§ **Page text**:
☆ ☆ ☆
For years, people have associated the phrase “single” with people ready to mingle, but the last few years has seen people championing the literal meaning. According to Richard Fry and Kim Parker of the Pew Research Center, “roughly 4 in 10 adults ages 25-34 were unpartnered”, a sharp increase in the last 20 years1. The new generations have been at the forefront of this lifestyle, which promotes freedom, independence and non-conformity2
Stepping into Adult Life Single is the New Norm
As the choice to live single is chosen by more and more adults, understanding the kind of places they would choose to work and/or live in becomes just as important. Cities around the world must recognize the factors that may or may not make them popular among singles, as it would give planners and governments an opportunity to boost the development and reputation of their city.
This project attempts to provide insights into the case presented above by asking the following Question:
Can we predict whether a city would appeal to a single adult?
To answer this question, I have sourced a preprocessed dataset from data.world which lists the features of the top 125 cities to live in according to a report by the US News3. This dataset contains several features related to each city, including but not limited to weather, work-life, standard of living and - our target - the proportion of single people in the city.
To answer this question, we will be going through a numerous set of steps outlined below
library(tidyverse)
library(caret)
library(RColorBrewer)
library(ROCR)
library(MLmetrics)
library(mltools)
library(data.table)
library(mice)
library(class)
library(gridExtra)
library(DT)
cities = read.csv("Best US Cities Modified.csv", fileEncoding = "UTF-16LE",
sep = "\t")[1:125,]
names(cities)
## [1] "Avg.Annual.Rainfall" "Avg.Commute.Time...continuous"
## [3] "Avg.High.Temps" "Avg.Low.Temps"
## [5] "City" "Link"
## [7] "Median.Home.Price" "Median.Monthly.Rent"
## [9] "Property.Crime" "State"
## [11] "Violent.crime" "Average.Annual.Salary"
## [13] "Median.Age" "Metro.Population"
## [15] "Percent.Single" "Temperature.Range"
## [17] "Total.Students" "Total.Teachers"
## [19] "Unemployment.Rate" "US.News.Rank"
## [21] "PathOrder" "City.and.State"
## [23] "Coastal" "Coastal.String"
A lot of columns such as PathOrder and
City.and.State are redundant or unnecessary and will be
removed, along with other changes detailed below
cities_summary1 = data.frame(summary(cities)) %>%
mutate(Var1 = rep(1:(n()/ncol(cities)),ncol(cities))) %>%
pivot_wider(id_cols = Var1, names_from = Var2, values_from = Freq) %>%
select(-Var1) %>% replace(is.na(.),"")
☆ ☆ ☆
§ **Dataset content**:

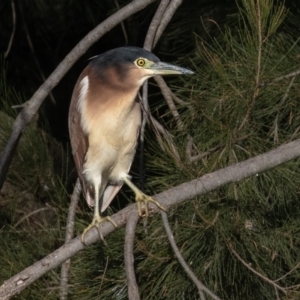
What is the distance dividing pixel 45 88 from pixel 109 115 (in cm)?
17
☆ ☆ ☆
§ **Task statement**:
Reproduce verbatim the part of the city analysis text that starts with the words "This project attempts" and ends after "library(caret)".

§ **Right answer**:
This project attempts to provide insights into the case presented above by asking the following Question:
Can we predict whether a city would appeal to a single adult?
To answer this question, I have sourced a preprocessed dataset from data.world which lists the features of the top 125 cities to live in according to a report by the US News3. This dataset contains several features related to each city, including but not limited to weather, work-life, standard of living and - our target - the proportion of single people in the city.
To answer this question, we will be going through a numerous set of steps outlined below
library(tidyverse)
library(caret)